# [Task item]
Search the data below for the word "Connector" and copy each line that holds it.

# [Study material]

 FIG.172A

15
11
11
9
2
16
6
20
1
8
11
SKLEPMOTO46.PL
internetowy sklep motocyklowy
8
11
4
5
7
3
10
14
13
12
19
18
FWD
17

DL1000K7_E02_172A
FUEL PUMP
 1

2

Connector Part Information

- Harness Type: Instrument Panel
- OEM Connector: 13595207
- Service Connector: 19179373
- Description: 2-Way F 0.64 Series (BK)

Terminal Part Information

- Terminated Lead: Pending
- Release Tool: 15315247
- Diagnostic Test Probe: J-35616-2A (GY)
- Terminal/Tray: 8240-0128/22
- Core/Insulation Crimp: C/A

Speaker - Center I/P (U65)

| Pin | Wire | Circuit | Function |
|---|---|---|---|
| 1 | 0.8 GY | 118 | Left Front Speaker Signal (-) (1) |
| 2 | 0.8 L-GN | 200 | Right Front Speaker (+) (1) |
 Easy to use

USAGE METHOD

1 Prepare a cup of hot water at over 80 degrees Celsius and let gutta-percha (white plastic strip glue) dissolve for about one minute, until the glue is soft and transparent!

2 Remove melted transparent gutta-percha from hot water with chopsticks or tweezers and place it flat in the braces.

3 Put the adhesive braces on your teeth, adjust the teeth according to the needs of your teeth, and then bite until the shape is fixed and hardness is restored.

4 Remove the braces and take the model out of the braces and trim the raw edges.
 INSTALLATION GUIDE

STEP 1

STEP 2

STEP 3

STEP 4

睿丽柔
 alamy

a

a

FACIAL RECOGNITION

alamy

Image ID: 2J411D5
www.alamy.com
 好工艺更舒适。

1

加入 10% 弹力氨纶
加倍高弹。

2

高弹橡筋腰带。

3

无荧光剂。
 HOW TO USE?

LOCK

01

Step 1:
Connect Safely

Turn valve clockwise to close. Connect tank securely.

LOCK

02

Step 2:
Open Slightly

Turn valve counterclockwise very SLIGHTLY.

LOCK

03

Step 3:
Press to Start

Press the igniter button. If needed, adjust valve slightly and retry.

# [Result of the task]
Connector Part Information
- OEM Connector: 13595207
- Service Connector: 19179373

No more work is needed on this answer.